— BEGIN Text shown —

Chippewa Cree Indians of the Rocky Boy's Reservation

Total population
- 5,656 enrolled (3,323 per the 2010 census)

Regions with significant populations
- United States (Montana)

Languages
- English, Cree, Ojibwe

Religion
- Midewiwin, Christianity (Catholicism, Methodism)

Related ethnic groups
- other Ojibwe and Cree peoples

= Chippewa Cree =

Federally recognized Native American tribe in Montana, United States

The Chippewa Cree Indians of the Rocky Boy's Reservation (Officially in ᐅᒋᐻᐤ ᓀᐃᔭᐤ) is a federally recognized Native American tribe on the Rocky Boy's Reservation in Montana. They who are descendants of Cree and Métis who migrated south from Canada and Chippewa (Ojibwe) who moved west from the Turtle Mountains in North Dakota in the late 19th century.

The different peoples spoke related but distinct Algonquian languages.

This tribe is the southernmost Cree tribe in North America.

Rocky Boy's Indian Reservation is located in Hill and Chouteau counties in northeastern Montana, about 40 mi from the Canada–United States border. It has a total land area of 171.4 sqmi, which includes extensive off-reservation trust lands. The population was 3,323 at the 2010 census. The Bureau of Indian Affairs' Labor Force Report of 2005 reported 5,656 enrolled citizens of the tribe.

==History==
The Chippewa Chief Asiniiwin (Stone Child, often incorrectly translated as Rocky Boy), Chief Little Bear (Cree), and their bands founded the Rocky Boy's Indian Reservation in north-central Montana.

In the early 20th century, Chippewa and Cree lived throughout present-day Montana, on the Blackfeet and other reservations, as well as in the new towns developed by European-American settlers and immigrants. In January 1902,Asiniiwin petitioned President Theodore Roosevelt for a closed reservation so the landless Chippewa-Cree could settle and get an education. The citizens were counted in a 1909 census conducted by Thralls B. Wheat, a land allotment agent of the Department of the Interior. This census was certified by the agency in April 1909.

Reflecting the social turmoil of the time, many of Asiniiwin's people left the reservation within a decade; others had never relocated there, and their descendants live in towns throughout the Pacific Northwest. For instance, many bought plots of land on Hill 57, outside Great Falls, Montana. Congress passed legislation on September 7, 1916, creating the Rocky Boy's Indian Reservation. Those Chippewa-Cree living near Great Falls were not counted as citizens in the 1917 census of the reservation but were part of the tribe.

— END Text shown —
— BEGIN Raw records —

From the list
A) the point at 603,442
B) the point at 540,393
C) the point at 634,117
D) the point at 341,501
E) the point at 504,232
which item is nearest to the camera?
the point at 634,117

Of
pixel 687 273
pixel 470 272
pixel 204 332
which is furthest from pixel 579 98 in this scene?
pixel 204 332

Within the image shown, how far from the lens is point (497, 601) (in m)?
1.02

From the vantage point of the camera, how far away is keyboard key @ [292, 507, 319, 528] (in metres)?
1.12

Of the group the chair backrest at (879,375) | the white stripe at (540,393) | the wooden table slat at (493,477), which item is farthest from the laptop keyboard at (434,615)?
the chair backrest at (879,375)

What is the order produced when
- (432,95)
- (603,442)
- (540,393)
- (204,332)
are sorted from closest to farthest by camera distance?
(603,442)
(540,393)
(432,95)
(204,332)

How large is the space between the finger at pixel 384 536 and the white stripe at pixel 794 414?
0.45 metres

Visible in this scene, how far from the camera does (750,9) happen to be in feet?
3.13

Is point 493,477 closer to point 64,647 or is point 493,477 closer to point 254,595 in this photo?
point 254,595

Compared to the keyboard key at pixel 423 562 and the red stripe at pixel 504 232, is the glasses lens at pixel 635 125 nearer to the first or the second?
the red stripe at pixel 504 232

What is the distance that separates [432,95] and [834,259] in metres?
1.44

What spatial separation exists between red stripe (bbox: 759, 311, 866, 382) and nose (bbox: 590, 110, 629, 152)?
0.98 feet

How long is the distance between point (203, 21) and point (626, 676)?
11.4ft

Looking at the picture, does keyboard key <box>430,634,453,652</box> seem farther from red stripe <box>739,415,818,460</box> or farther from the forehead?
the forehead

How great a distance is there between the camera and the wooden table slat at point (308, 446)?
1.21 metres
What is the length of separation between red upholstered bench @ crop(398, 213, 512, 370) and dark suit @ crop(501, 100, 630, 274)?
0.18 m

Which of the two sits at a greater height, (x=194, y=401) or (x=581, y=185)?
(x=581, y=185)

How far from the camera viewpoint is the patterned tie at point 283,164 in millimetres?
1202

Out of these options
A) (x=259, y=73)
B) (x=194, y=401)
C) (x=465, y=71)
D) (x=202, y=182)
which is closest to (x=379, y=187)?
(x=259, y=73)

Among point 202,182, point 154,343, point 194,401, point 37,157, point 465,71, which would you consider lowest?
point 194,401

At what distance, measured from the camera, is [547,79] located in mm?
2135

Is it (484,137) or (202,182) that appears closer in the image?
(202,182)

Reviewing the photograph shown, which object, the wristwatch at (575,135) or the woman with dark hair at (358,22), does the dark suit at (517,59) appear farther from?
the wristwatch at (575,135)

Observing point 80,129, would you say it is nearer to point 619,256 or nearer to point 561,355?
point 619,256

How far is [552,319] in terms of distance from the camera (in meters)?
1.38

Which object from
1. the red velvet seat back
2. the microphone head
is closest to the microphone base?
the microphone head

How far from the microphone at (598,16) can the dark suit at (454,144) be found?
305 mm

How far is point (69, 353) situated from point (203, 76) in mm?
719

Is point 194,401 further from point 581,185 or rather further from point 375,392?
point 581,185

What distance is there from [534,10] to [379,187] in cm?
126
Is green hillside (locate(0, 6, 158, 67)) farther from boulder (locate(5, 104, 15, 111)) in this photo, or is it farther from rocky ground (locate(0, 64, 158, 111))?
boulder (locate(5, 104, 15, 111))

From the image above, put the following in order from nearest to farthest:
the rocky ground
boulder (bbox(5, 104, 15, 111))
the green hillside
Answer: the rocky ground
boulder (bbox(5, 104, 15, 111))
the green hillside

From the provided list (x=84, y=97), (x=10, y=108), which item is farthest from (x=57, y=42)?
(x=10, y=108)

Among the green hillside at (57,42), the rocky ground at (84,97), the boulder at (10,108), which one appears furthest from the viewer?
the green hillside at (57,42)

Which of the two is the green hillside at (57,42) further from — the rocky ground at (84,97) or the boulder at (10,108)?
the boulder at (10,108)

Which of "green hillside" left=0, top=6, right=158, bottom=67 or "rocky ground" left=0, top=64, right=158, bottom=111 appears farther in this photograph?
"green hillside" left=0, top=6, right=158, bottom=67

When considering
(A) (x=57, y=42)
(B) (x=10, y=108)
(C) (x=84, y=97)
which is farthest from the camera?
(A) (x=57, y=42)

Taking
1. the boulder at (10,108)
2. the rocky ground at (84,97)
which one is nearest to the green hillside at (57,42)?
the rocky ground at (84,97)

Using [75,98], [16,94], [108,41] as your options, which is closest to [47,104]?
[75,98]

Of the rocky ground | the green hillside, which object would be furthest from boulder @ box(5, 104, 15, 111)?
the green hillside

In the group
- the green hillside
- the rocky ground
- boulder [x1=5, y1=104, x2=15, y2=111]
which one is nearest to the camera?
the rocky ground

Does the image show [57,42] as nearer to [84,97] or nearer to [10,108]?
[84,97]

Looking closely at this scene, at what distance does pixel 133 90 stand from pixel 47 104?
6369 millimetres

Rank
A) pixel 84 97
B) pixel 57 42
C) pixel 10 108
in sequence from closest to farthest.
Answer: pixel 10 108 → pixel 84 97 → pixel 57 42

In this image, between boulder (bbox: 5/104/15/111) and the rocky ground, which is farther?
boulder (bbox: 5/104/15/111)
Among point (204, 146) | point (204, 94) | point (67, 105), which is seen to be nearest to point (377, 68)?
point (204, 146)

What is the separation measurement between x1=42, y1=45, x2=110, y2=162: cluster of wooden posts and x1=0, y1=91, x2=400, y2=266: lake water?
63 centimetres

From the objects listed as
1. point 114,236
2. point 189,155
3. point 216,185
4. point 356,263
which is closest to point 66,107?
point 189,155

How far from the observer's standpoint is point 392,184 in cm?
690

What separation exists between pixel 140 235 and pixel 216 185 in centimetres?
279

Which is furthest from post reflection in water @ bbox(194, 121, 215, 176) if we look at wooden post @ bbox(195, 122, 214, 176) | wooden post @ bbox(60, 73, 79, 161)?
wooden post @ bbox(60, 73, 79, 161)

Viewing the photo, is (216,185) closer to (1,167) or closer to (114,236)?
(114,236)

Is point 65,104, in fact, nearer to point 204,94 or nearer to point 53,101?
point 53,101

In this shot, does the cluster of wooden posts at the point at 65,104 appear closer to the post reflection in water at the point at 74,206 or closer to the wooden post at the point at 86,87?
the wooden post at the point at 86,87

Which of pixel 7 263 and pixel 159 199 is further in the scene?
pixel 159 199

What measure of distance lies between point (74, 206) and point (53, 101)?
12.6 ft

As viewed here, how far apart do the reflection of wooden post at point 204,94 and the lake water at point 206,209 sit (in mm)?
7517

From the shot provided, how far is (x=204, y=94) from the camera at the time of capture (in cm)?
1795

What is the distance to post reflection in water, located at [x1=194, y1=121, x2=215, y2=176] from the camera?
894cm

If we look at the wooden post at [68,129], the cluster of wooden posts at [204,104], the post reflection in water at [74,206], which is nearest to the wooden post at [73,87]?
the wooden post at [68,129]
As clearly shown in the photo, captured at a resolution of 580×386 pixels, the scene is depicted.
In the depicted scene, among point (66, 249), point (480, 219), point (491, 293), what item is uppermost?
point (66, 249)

— END Raw records —

What you need to do:
1) List every line of the rows that contains the string "slat", with case counting.
2) Pick up the text on the Chippewa Cree from the point where it stops and keep writing.

Responses to the exercise:
1)
Of the group the chair backrest at (879,375) | the white stripe at (540,393) | the wooden table slat at (493,477), which item is farthest from the laptop keyboard at (434,615)?
How great a distance is there between the camera and the wooden table slat at point (308, 446)?

2)
In May 1917, the Interior Department compiled another list of residents on the reservation. By then additional Native Americans had migrated there and others had left. Fewer than 45 of the 451 names listed on the "Tentative Roll of the Rocky Boy Indian Reservation" (1917) were Chippewa from the earlier 1909 roll. Many were Cree, descendants of Little Bear's (Imasees) band, and Métis, descendants of the Louis Riel band of mixed-race peoples from the Red River of the North area. According to tribal traditions of absorbing war captives and protecting all children of tribal women, if residents identified as Cree or Chippewa, they were listed as Native American, regardless of whether they had other ancestry. The 1917 roll was approved by the Department of the Interior in July 1917; it has since been the basis for tribal citizenship rolls and allotments.

The Cree and Métis migrants and their descendants have lived on the Rocky Boy's Reservation under self-declared "adopted" status. They and their descendants provided for such "adopted" status in the Chippewa Cree Tribal Constitution, which was written in 1934–1935. It was certified by the Department of the Interior in 1935 under the Indian Reorganization Act. . The constitution provided that citizens of the tribe who were absent from the reservation for 10 years or more (a ten-year absentee provision) lost their tribal status and were no longer qualified for benefits and citizenship.

The Chippewa Cree Business Committee, the government of the tribe, recently repealed this provision of the Constitution. As the tribe's government, the Committee retains the authority to address citizenship issues. The Cree and Métis make up more than 90% of the enrolled citizens of the tribe.

==Language==
The principal language of the tribe is Cree, written in Eastern Cree syllabics. There are programs and courses dedicated to the preservation and teaching of the Cree language to the younger generation. There are also efforts to use revenue from sale of Official Tribal vehicle license plate would be used for installation of Cree signage in the community as well as investment in other language revitalization programs.

The status of the Chippewa (Ojibwe) language in the tribe is dire, as there is only one known living speaker of the language after the death of Duncan Standing Rock Sr. in February 2021. Standing Rock was an integral part of efforts to record and document the language.

==Economy==
As part of its economic development, the tribe started a business "Plain Green Loans" for online lending to Native Americans who are underserved by the lack of banks on many reservations. The Tribal Independent reporter Delvin Cree (Turtle Mountain Chippewa), wrote in a 2012 opinion piece that the tribe's practices of high-interest, short-term lending are generally classified as predatory lending. These loans can result in annualized interest rates as high as 360 to 400 percent. In 2022, the company that had paid the tribe to use its tribal sovereignty to claim exemption from state laws paid $44 million to settle a lawsuit for illegal lending practices. Supporters of tribally owned lending enterprises argue that such ventures exemplify self-determined development. Both the Harvard Project on American Indian Economic Development and the National Congress of American Indians (NCAI) have cited tribally run businesses as crucial tools for generating revenue, building governance capacity, and funding essential services.